GENEVA--The U.N. denounced the Vatican on Wednesday for failing to stamp out systematic child abuse and called on the Church to remove all clergy suspected of raping or molesting children.

In a hard-hitting report, the U.N. Committee on the Rights of the Child slammed the Holy See for failing to live up to repeated pledges to put its house in order, and said all clergy and lay employees suspected of abuse must be turned over to the police.

“The committee expresses serious concern that in dealing with child victims of different forms of abuse, the Holy See has systematically placed preservation of the reputation of the Church and the alleged offender over the protection of child victims,” it said.

It urged the Vatican to “immediately remove all known and suspected child sexual abusers from assignment and refer the matter to the relevant law enforcement authorities for investigation and prosecution purposes.”

Committee head Kirsten Sandberg said that despite the Vatican's pledges to adopt a zero tolerance approach, it was in clear breach of the 1989 U.N. Convention on the Rights of the Child.

“The simple answer is yes, they are in breach of the Convention as up to now, because they haven't done all the things that they should have done,” Sandberg told reporters.

The report said the Vatican “has not acknowledged the extent of the crimes committed, has not taken the necessary measures to address cases of child sexual abuse and to protect children, and has adopted policies and practices which have led to the continuation of the abuse by and the impunity of the perpetrators.”

It blasted the practice of transferring abusers to different parishes within countries, and even across borders, in an attempt to cover up their crimes and remove them from the clutches of justice.

“Offenders' mobility, which has allowed many priests to remain in contact with children and to continue to abuse them, still places children in many countries at high risk of sexual abuse, as dozens of child sexual offenders are reported to be still in contact with children,” it said.

The report followed a landmark hearing last month during which members of the committee — made up of 18 independent human rights experts from around the globe — grilled senior Churchmen and repeatedly questioned the Vatican's resolve.

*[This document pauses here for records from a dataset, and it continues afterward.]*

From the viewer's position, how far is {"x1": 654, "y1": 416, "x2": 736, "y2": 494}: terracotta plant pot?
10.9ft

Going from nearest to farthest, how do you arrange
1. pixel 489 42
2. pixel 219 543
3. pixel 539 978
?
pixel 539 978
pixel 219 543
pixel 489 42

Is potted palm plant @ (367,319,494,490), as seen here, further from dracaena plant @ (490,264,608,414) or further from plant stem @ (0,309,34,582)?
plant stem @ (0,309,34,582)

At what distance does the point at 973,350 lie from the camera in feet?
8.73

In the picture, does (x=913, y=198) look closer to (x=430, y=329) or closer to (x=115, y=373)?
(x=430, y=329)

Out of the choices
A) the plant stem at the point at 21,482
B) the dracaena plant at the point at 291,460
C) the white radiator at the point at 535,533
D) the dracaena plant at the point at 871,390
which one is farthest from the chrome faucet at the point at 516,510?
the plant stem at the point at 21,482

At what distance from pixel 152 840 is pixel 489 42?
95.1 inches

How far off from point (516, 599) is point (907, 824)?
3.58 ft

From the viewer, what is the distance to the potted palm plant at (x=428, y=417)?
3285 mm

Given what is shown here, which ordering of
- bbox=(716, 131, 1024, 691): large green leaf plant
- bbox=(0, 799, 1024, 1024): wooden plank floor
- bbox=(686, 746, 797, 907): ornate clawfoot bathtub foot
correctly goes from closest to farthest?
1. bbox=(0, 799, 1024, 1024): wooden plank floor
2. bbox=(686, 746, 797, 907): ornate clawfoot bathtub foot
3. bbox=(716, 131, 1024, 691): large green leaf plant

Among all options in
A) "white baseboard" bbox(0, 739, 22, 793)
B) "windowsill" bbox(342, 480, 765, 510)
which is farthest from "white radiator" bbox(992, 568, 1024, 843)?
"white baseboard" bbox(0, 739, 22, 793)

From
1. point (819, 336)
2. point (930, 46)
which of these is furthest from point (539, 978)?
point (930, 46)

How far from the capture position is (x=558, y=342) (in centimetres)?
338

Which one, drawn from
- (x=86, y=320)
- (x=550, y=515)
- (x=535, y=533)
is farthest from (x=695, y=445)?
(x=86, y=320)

Like other signatories of the 1989 U.N. Convention on the Rights of the Child, the Vatican agrees to be scrutinized by the panel.

It appeared before the committee in 1995, but that was prior to the abuse issue bursting into the spotlight.

Since 2001, Church abuse cases from around the globe have been dealt with internally by the Congregation for the Doctrine of the Faith — the Vatican's justice department.

'Code of silence'

The committee complained that it had failed to receive data on all cases of child sexual abuse handled by the Congregation or the resulting punishments.